▶ _TASK TO COMPLETE_
Copy out all the records, word for word.

Questions about scene geometry:
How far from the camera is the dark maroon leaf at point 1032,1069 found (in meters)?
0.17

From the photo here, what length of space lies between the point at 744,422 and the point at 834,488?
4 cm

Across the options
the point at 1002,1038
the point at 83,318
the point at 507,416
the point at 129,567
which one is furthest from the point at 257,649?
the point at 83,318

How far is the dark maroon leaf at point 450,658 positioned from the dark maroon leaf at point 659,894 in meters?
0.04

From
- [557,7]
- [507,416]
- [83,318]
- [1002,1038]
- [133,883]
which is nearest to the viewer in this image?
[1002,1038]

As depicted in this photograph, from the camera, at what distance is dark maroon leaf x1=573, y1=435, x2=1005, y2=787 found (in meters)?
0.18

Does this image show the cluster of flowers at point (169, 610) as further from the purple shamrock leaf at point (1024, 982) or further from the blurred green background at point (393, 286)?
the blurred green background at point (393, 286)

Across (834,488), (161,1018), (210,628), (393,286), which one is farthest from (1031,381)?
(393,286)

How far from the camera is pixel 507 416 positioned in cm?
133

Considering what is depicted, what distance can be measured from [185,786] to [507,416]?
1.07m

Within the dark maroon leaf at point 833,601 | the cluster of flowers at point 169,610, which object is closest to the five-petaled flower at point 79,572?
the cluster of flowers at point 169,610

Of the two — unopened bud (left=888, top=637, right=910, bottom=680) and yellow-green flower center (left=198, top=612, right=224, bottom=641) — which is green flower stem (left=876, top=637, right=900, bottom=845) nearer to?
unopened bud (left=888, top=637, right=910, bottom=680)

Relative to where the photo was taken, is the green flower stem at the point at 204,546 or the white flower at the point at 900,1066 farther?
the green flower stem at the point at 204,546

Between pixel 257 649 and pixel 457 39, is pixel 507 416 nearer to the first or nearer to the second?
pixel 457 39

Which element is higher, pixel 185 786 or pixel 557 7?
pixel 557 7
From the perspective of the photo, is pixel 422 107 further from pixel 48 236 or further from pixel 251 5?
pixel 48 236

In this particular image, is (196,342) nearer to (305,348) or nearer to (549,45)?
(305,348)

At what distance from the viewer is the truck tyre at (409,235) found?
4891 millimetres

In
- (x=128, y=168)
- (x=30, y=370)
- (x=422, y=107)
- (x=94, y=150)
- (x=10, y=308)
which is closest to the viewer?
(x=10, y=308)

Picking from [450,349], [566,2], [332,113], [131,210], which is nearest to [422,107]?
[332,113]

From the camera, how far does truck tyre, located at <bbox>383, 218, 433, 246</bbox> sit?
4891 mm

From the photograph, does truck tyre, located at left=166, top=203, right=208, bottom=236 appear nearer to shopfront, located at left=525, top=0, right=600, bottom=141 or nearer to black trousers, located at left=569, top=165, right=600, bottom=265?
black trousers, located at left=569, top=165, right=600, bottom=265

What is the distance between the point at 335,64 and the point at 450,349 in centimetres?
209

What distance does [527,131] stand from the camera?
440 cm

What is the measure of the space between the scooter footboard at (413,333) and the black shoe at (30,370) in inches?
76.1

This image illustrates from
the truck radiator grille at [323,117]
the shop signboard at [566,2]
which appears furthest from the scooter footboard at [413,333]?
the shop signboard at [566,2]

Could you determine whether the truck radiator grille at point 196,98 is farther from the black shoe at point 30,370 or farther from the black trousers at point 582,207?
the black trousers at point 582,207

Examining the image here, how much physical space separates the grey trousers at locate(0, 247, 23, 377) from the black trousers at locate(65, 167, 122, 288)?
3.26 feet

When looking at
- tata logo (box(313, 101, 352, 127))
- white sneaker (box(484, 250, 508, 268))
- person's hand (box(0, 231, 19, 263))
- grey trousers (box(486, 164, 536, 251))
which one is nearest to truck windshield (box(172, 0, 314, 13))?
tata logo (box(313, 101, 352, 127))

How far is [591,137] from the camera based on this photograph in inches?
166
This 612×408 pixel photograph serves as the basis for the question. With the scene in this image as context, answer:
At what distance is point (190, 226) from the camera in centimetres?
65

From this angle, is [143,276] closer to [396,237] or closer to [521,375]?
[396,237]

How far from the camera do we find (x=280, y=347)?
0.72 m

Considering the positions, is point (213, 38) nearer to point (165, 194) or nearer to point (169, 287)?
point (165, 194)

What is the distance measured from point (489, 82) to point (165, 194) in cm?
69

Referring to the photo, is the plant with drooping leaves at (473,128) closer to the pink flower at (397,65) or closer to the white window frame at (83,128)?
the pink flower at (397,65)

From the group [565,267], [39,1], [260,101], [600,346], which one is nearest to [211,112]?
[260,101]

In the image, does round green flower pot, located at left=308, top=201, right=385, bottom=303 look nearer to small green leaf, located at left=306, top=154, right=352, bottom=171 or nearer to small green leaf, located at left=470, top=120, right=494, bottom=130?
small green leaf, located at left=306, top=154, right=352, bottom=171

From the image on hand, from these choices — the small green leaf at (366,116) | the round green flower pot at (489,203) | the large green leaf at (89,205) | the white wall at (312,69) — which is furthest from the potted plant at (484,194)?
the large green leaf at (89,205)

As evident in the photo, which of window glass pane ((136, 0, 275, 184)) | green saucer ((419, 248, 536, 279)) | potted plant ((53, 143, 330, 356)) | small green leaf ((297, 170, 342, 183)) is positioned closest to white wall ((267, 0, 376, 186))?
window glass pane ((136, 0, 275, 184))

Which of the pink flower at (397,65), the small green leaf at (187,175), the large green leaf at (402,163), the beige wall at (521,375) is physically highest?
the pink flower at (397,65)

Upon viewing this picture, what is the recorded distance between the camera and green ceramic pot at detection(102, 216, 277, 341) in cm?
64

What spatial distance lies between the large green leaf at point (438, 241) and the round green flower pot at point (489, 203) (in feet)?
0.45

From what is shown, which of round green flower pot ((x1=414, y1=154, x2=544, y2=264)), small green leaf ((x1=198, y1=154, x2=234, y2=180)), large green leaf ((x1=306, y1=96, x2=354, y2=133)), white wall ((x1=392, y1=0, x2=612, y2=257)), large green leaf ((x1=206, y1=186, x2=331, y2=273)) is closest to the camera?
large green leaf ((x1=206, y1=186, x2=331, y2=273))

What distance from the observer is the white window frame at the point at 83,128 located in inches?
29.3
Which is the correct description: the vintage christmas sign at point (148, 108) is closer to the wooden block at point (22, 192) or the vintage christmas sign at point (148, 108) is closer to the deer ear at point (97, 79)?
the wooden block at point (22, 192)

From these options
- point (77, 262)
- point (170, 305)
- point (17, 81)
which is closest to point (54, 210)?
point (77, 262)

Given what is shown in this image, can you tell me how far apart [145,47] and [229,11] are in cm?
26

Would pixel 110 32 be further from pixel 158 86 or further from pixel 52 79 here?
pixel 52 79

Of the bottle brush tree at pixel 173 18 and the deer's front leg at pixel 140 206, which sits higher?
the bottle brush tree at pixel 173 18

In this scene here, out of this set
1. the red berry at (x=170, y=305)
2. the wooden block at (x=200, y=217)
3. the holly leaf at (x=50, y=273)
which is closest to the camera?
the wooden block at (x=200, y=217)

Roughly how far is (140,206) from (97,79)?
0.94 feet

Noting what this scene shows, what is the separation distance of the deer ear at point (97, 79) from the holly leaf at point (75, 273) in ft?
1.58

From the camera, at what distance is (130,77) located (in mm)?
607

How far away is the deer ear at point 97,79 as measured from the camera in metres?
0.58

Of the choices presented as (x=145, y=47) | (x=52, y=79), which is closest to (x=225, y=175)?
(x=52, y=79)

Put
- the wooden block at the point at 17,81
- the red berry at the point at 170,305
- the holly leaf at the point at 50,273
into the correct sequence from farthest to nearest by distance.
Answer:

▶ _OUTPUT OF THE EXERCISE_
How far from the camera is the dark maroon leaf at point 1032,1069 found (in meters)?
0.17

From the photo here, what length of space lies between the point at 744,422 and the point at 834,488?
4 cm

Across the options
the point at 1002,1038
the point at 83,318
the point at 507,416
the point at 129,567
which one is furthest from the point at 257,649?
the point at 83,318

How far is the dark maroon leaf at point 450,658 positioned from the dark maroon leaf at point 659,894 in meters?
0.04

From
- [557,7]
- [507,416]
- [83,318]
- [1002,1038]
- [133,883]
which is nearest to the viewer in this image?
[1002,1038]

As depicted in this photograph, from the camera, at what distance is dark maroon leaf x1=573, y1=435, x2=1005, y2=787 found (in meters)?
0.18

Does this image show the cluster of flowers at point (169, 610) as further from the purple shamrock leaf at point (1024, 982) or further from the blurred green background at point (393, 286)?
the blurred green background at point (393, 286)

Across (834,488), (161,1018), (210,628), (393,286), which one is farthest from (1031,381)?
(393,286)

How far from the camera is pixel 507 416 positioned in cm?
133

Considering what is depicted, what distance can be measured from [185,786] to [507,416]?
1.07m

Within the dark maroon leaf at point 833,601 | the cluster of flowers at point 169,610, which object is closest to the five-petaled flower at point 79,572?
the cluster of flowers at point 169,610

Of the two — unopened bud (left=888, top=637, right=910, bottom=680) and yellow-green flower center (left=198, top=612, right=224, bottom=641) — which is green flower stem (left=876, top=637, right=900, bottom=845) nearer to?
unopened bud (left=888, top=637, right=910, bottom=680)

Relative to where the photo was taken, is the green flower stem at the point at 204,546 or the white flower at the point at 900,1066 farther?
the green flower stem at the point at 204,546

Between pixel 257 649 and pixel 457 39, is pixel 507 416 nearer to the first or nearer to the second?
pixel 457 39

Which element is higher, pixel 185 786 or pixel 557 7?
pixel 557 7
From the perspective of the photo, is pixel 422 107 further from pixel 48 236 or further from pixel 251 5?
pixel 48 236

In this particular image, is (196,342) nearer to (305,348) or nearer to (549,45)?
(305,348)

At what distance from the viewer is the truck tyre at (409,235) found?
4891 millimetres

In
- (x=128, y=168)
- (x=30, y=370)
- (x=422, y=107)
- (x=94, y=150)
- (x=10, y=308)
which is closest to the viewer?
(x=10, y=308)

Picking from [450,349], [566,2], [332,113], [131,210], which is nearest to [422,107]?
[332,113]

From the camera, how far does truck tyre, located at <bbox>383, 218, 433, 246</bbox> sit?
4891 mm

From the photograph, does truck tyre, located at left=166, top=203, right=208, bottom=236 appear nearer to shopfront, located at left=525, top=0, right=600, bottom=141 or nearer to black trousers, located at left=569, top=165, right=600, bottom=265?
black trousers, located at left=569, top=165, right=600, bottom=265

What is the distance between the point at 335,64 and the point at 450,349 in centimetres?
209

What distance does [527,131] stand from the camera?
440 cm

What is the measure of the space between the scooter footboard at (413,333) and the black shoe at (30,370) in inches?
76.1

This image illustrates from
the truck radiator grille at [323,117]
the shop signboard at [566,2]
which appears furthest from the scooter footboard at [413,333]?
the shop signboard at [566,2]

Could you determine whether the truck radiator grille at point 196,98 is farther from the black shoe at point 30,370 or farther from the black trousers at point 582,207?
the black trousers at point 582,207

Examining the image here, how much physical space separates the grey trousers at locate(0, 247, 23, 377) from the black trousers at locate(65, 167, 122, 288)?
3.26 feet

When looking at
- tata logo (box(313, 101, 352, 127))
- white sneaker (box(484, 250, 508, 268))
- person's hand (box(0, 231, 19, 263))
- grey trousers (box(486, 164, 536, 251))
which one is nearest to truck windshield (box(172, 0, 314, 13))?
tata logo (box(313, 101, 352, 127))

How far is [591,137] from the camera based on this photograph in inches?
166
This 612×408 pixel photograph serves as the basis for the question. With the scene in this image as context, answer:
At what distance is point (190, 226) from the camera in centimetres?
65

From this angle, is [143,276] closer to [396,237] or closer to [521,375]?
[396,237]

How far from the camera do we find (x=280, y=347)?
0.72 m

Considering the positions, is point (213, 38) nearer to point (165, 194) or nearer to point (169, 287)?
point (165, 194)

What is the distance measured from point (489, 82) to point (165, 194) in cm?
69

Referring to the photo, is the plant with drooping leaves at (473,128) closer to the pink flower at (397,65) or closer to the white window frame at (83,128)?
the pink flower at (397,65)

From the group [565,267], [39,1], [260,101], [600,346], which one is nearest to [211,112]?
[260,101]

In the image, does round green flower pot, located at left=308, top=201, right=385, bottom=303 look nearer to small green leaf, located at left=306, top=154, right=352, bottom=171 or nearer to small green leaf, located at left=470, top=120, right=494, bottom=130?
small green leaf, located at left=306, top=154, right=352, bottom=171

From the image on hand, from these choices — the small green leaf at (366,116) | the round green flower pot at (489,203) | the large green leaf at (89,205) | the white wall at (312,69) — which is furthest from the potted plant at (484,194)?
the large green leaf at (89,205)

As evident in the photo, which of window glass pane ((136, 0, 275, 184)) | green saucer ((419, 248, 536, 279)) | potted plant ((53, 143, 330, 356)) | small green leaf ((297, 170, 342, 183)) is positioned closest to white wall ((267, 0, 376, 186))?
window glass pane ((136, 0, 275, 184))

Which of the pink flower at (397,65), the small green leaf at (187,175), the large green leaf at (402,163), the beige wall at (521,375) is physically highest?
the pink flower at (397,65)

Upon viewing this picture, what is the recorded distance between the camera and green ceramic pot at detection(102, 216, 277, 341) in cm?
64

What spatial distance lies between the large green leaf at point (438, 241) and the round green flower pot at point (489, 203) (in feet)?
0.45

From what is shown, which of round green flower pot ((x1=414, y1=154, x2=544, y2=264)), small green leaf ((x1=198, y1=154, x2=234, y2=180)), large green leaf ((x1=306, y1=96, x2=354, y2=133)), white wall ((x1=392, y1=0, x2=612, y2=257)), large green leaf ((x1=206, y1=186, x2=331, y2=273)) is closest to the camera?
large green leaf ((x1=206, y1=186, x2=331, y2=273))

What distance from the observer is the white window frame at the point at 83,128 located in inches?
29.3
Which is the correct description: the vintage christmas sign at point (148, 108) is closer to the wooden block at point (22, 192) or the vintage christmas sign at point (148, 108) is closer to the deer ear at point (97, 79)?
the wooden block at point (22, 192)

From these options
- point (77, 262)
- point (170, 305)
- point (17, 81)
which is closest to point (54, 210)?
point (77, 262)

Given what is shown in this image, can you tell me how far apart [145,47] and [229,11] are in cm?
26

Would pixel 110 32 be further from pixel 158 86 or further from pixel 52 79 here?
pixel 52 79

Of the bottle brush tree at pixel 173 18 and the deer's front leg at pixel 140 206, which sits higher?
the bottle brush tree at pixel 173 18

In this scene here, out of this set
1. the red berry at (x=170, y=305)
2. the wooden block at (x=200, y=217)
3. the holly leaf at (x=50, y=273)
which is closest to the camera?
the wooden block at (x=200, y=217)

Roughly how far is (140,206) from (97,79)?
0.94 feet

Noting what this scene shows, what is the separation distance of the deer ear at point (97, 79) from the holly leaf at point (75, 273) in ft?
1.58

From the camera, at what distance is (130,77) located (in mm)?
607

How far away is the deer ear at point 97,79 as measured from the camera in metres?
0.58

Of the choices presented as (x=145, y=47) | (x=52, y=79), which is closest to (x=225, y=175)?
(x=52, y=79)

Put
- the wooden block at the point at 17,81
- the red berry at the point at 170,305
- the holly leaf at the point at 50,273
into the correct sequence from farthest to nearest by distance.
Answer:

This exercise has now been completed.